:: Sección del documento
# Maestro General



## gekko_kamen

Necesito saber como se puede llamar en Brasil a un maestro general, en la construcción, es aquel obrero que realiza trabajos en general, sin ninguna especialización declarada.
Este maestro general, realiza trabajos de construcción, y puede pintar, instalar cerámicos, "maestriar" en general.
No se como se le puede llamar a esta figura.

Tengo una duda sobre la funcion que tiene un mestre-de-obras en la construcción. Necesito saber como se le llama a aquel obrero o personaje que realiza trabajos de construcción en general, sin una especialidad definida. En Chile se les llama "Maestro General" o simplemente "Maestro" y realizan trabajos para una dueña de casa o para un contratista que los contrata por obra.

Creo que no es la misma función del Mestre-de-obras, quien creo que es un cargo parecido a un capatáz de obras, o jefe de obras, y dirige el trabajo de otros obreros.


----------



## Vanda

Oi Gekko,  
Acredito que o nosso mestre-de-obras corresponda ao que você quer.
Veja a descrição:


> O      mestre-de-obras é o profissional responsável pela fiscalização      e supervisão da obra desde o início até a sua conclusão,      ele deve conhecer todas as etapas da construção, os materiais utilizados      e as funções de cada trabalhador na empreitada. Acompanham a construção      e reforma de prédios, sejam eles comerciais ou residenciais, controlando      o fluxo dos serviços, recebendo e checando materiais e cuidando da qualidade      da obra.
::::
:: Registros guardados
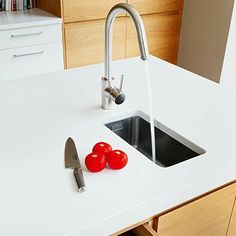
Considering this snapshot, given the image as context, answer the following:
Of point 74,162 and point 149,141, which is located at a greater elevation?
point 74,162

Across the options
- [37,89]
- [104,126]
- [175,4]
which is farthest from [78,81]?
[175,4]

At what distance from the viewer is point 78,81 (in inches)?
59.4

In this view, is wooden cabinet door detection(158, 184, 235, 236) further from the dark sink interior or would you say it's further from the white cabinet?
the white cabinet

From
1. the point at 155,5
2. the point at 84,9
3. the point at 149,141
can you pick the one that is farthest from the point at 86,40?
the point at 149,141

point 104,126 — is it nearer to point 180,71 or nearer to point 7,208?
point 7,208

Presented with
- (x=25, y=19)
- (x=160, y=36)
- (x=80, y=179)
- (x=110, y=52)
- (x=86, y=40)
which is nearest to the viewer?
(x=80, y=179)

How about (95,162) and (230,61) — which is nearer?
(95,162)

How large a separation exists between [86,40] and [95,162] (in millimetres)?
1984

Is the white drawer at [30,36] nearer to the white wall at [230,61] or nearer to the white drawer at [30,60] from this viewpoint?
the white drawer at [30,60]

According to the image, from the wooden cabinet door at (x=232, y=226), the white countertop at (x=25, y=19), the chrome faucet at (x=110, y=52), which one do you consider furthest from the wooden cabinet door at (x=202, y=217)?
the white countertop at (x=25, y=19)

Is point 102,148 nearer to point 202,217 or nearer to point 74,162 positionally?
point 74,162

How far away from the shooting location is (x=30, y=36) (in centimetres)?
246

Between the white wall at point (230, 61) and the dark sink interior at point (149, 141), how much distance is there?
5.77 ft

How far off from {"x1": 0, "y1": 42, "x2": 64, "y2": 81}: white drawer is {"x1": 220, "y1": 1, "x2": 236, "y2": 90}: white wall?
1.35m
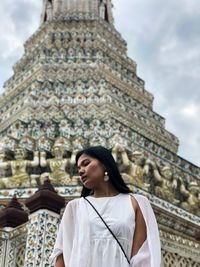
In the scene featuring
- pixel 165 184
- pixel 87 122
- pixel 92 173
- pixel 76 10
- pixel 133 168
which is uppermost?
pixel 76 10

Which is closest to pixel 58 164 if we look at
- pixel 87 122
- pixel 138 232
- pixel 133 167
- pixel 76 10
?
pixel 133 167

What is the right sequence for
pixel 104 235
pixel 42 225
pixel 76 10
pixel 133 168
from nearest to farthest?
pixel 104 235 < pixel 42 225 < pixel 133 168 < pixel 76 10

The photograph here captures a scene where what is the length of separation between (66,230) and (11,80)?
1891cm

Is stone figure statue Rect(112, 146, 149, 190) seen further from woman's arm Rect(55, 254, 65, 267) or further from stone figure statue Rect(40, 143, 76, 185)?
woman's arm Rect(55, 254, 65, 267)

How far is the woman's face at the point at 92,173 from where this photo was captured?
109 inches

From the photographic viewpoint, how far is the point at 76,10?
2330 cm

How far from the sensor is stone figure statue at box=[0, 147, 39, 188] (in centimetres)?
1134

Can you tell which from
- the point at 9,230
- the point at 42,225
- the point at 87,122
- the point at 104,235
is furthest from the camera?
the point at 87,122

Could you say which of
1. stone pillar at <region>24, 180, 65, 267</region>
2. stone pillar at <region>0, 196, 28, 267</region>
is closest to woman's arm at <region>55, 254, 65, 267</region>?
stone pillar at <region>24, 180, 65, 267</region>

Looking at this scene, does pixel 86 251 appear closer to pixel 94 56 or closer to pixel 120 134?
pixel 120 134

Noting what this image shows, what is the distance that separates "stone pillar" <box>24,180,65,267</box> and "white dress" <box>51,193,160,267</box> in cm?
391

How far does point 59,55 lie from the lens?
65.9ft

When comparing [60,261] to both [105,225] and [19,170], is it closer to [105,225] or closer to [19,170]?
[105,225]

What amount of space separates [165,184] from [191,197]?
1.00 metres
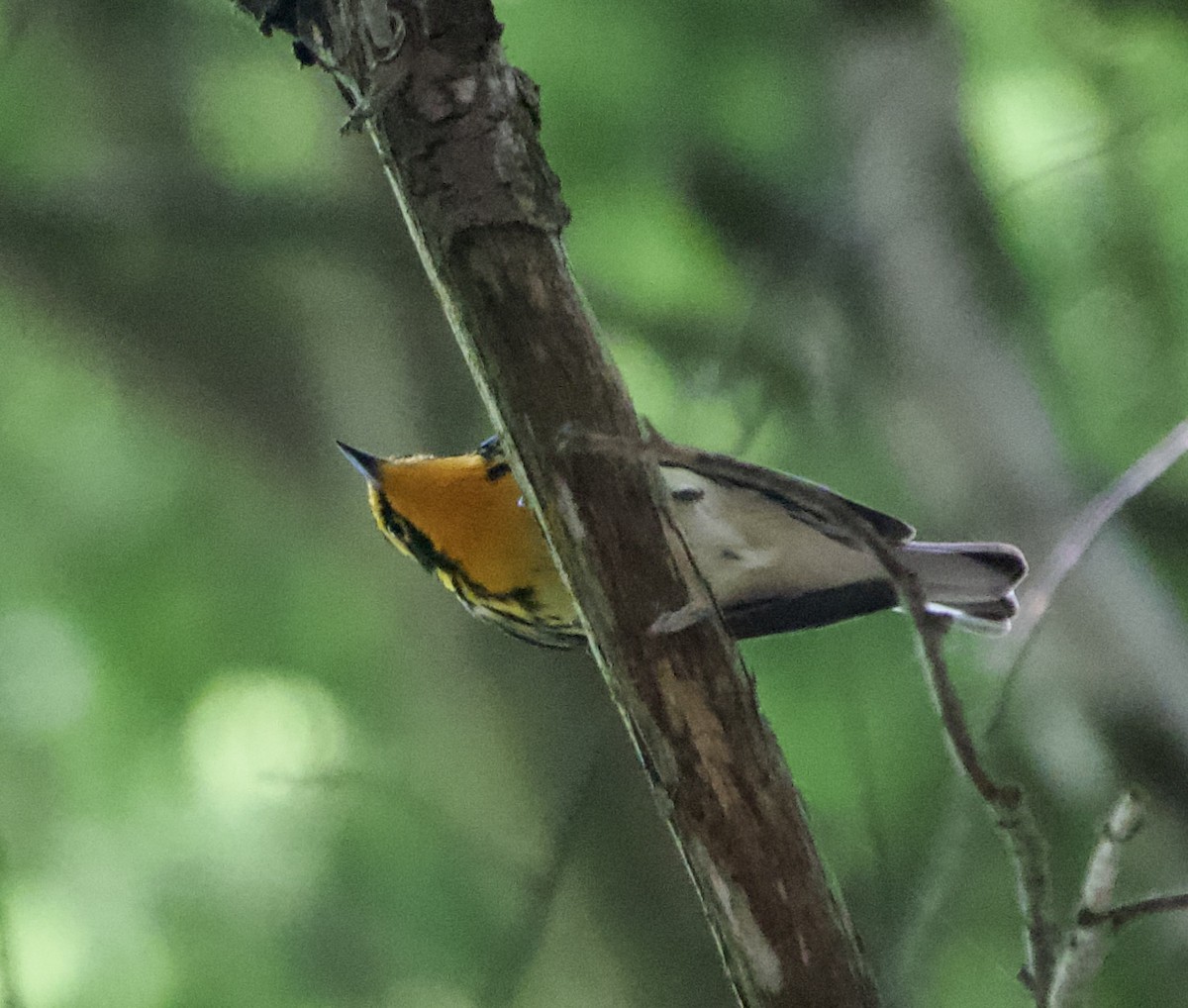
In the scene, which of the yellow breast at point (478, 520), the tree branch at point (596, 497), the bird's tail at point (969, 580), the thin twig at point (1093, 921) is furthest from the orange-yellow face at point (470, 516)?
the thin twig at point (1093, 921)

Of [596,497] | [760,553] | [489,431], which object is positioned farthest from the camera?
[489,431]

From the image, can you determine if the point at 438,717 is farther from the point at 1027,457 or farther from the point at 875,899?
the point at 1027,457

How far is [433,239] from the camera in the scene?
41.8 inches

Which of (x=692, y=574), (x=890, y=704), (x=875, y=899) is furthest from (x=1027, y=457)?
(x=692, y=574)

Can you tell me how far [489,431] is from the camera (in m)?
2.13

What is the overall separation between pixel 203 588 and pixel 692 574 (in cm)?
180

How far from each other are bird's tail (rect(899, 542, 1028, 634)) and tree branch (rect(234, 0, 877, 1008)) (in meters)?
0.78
::::
:: Registros guardados
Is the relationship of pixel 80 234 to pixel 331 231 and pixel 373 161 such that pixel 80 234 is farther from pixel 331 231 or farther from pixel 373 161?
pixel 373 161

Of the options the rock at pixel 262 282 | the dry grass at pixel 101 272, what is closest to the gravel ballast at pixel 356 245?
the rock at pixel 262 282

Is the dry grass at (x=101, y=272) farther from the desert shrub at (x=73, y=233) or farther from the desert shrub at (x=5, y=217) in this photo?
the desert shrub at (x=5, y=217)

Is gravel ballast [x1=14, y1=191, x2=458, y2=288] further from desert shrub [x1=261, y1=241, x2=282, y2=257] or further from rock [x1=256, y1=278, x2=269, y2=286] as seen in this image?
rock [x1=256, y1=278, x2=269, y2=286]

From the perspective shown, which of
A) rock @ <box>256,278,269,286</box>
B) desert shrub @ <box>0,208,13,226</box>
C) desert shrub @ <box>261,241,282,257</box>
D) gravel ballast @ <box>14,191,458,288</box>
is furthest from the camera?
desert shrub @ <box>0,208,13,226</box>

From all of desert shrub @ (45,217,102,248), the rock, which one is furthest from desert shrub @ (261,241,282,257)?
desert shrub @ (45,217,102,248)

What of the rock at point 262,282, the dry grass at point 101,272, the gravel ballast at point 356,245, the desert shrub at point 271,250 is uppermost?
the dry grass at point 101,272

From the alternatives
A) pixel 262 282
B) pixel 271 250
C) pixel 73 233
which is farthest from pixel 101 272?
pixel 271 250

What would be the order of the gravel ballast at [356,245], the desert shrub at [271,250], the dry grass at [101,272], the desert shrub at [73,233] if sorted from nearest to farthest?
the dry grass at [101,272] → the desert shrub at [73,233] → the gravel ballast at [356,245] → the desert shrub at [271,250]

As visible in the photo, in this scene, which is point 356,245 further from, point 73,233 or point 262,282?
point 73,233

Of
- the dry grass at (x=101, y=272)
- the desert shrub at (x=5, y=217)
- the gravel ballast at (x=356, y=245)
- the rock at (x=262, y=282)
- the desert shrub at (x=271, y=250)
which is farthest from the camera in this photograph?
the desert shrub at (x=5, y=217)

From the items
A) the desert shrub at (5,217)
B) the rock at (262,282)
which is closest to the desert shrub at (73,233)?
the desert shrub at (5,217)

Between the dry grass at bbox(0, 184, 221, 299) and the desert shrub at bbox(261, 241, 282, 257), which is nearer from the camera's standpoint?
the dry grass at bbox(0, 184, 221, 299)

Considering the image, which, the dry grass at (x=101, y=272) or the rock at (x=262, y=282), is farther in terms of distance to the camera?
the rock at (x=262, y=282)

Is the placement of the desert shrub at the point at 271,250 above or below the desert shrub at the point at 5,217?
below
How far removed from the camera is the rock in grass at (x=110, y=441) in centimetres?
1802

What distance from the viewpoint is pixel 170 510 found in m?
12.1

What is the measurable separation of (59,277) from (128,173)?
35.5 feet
::::
:: Registros guardados
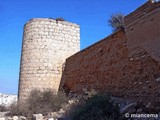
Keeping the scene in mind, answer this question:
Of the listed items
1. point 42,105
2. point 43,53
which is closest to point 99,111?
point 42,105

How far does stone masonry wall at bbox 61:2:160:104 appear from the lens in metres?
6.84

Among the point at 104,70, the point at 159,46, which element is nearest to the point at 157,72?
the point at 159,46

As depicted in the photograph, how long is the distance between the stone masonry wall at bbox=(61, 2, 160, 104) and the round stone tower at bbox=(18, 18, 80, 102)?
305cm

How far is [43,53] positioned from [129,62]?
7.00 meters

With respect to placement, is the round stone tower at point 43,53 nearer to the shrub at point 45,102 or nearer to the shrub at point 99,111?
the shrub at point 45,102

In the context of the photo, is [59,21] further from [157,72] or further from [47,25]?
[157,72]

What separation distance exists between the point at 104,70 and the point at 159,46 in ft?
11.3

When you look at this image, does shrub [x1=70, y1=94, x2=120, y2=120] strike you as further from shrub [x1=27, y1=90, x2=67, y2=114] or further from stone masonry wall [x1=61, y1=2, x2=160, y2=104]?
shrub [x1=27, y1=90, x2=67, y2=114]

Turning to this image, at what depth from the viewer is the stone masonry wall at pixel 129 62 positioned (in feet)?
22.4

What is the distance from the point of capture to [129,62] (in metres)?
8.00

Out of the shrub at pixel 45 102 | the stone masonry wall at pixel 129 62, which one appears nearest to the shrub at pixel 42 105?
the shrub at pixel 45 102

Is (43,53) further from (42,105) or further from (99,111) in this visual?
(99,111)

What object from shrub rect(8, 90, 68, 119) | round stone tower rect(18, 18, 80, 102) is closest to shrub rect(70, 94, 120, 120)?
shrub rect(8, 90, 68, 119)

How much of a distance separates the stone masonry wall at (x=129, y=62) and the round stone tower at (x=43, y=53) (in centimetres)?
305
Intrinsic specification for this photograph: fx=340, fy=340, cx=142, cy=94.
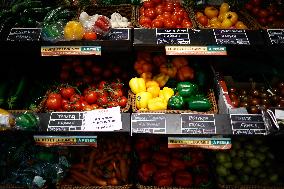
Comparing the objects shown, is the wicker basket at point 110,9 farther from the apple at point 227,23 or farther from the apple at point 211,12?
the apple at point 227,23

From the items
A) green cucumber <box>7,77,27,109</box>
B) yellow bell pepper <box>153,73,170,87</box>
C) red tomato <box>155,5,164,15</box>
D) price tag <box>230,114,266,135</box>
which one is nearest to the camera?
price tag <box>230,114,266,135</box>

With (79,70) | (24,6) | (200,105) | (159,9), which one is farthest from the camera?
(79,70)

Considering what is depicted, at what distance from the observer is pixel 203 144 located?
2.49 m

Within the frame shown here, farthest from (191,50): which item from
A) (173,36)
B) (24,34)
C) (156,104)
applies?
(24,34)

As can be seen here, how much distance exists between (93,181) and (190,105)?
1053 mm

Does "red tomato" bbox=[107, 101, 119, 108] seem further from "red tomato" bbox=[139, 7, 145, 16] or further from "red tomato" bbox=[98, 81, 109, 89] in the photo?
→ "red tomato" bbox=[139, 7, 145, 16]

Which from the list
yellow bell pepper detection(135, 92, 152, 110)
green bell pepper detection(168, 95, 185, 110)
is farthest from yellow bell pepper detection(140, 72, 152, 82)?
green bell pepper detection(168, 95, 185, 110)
::::
Lista de tareas -
1 – Responde, según el hilo sobre el maestro general:
(a) ¿Cómo se llama en Chile al obrero que hace trabajos de construcción en general?
(b) ¿Qué trabajos puede hacer el maestro general, además de los de construcción?
(c) Según la descripción que cita Vanda, ¿de qué tipo pueden ser los edificios cuya construcción y reforma acompañan?
2 – Reescribe el tramo del hilo sobre el maestro general que va desde "## gekko_kamen" hasta "ninguna especialización declarada.", cambiando "Brasil" por "Argentina".
3 – Retoma el hilo sobre el maestro general en el punto donde se detiene y continúalo.

Respuestas por tarea -
1 –
(a) "Maestro General" o simplemente "Maestro".
(b) Puede pintar, instalar cerámicos y "maestriar" en general.
(c) Comerciales o residenciales.

2 –
## gekko_kamen

Necesito saber como se puede llamar en Argentina a un maestro general, en la construcción, es aquel obrero que realiza trabajos en general, sin ninguna especialización declarada.

3 –
fonte


----------



## gekko_kamen

Estimada Vanda,

Muchas gracias por tu respuesta. Me aclara la duda de la funcion del "mestre-da-obra", que es la misma que tiene este personaje de la construcción en Argentina y Perú, y que en Chile se les llama Jefe de Obra.
Pero necesito saber como se le llama al hombre que va a una casa a realizar una obra menor de construcción, que no tiene una especialidad definida y puede hacer trabajos de gasfitería, albañilería, pintado y reparaciones básicas, que no requieren un conocimiento muy especializado. Además, puede trabajar sólo, o acompañado de un ayudante.

Saludos


----------



## WhoSoyEu

gekko_kamen said:


> Necesito saber como se puede llamar en Brasil a un maestro general, en la construcción, es aquel obrero que realiza trabajos en general, sin ninguna especialización declarada.
> Este maestro general, realiza trabajos de construcción, y puede pintar, instalar cerámicos, "maestriar" en general.
> No se como se le puede llamar a esta figura.


Temos no Brasil a figura do *Mestre de Obra*, mas este tem uma função que também se define como *capataz*, ou seja, é o líder de uma turma de trabalhadores da construção. Seria isso ou é um trabalhador comum, sem especialização? Se for este último, poderia ser o *ajudante geral* ou *ajudante de obra*.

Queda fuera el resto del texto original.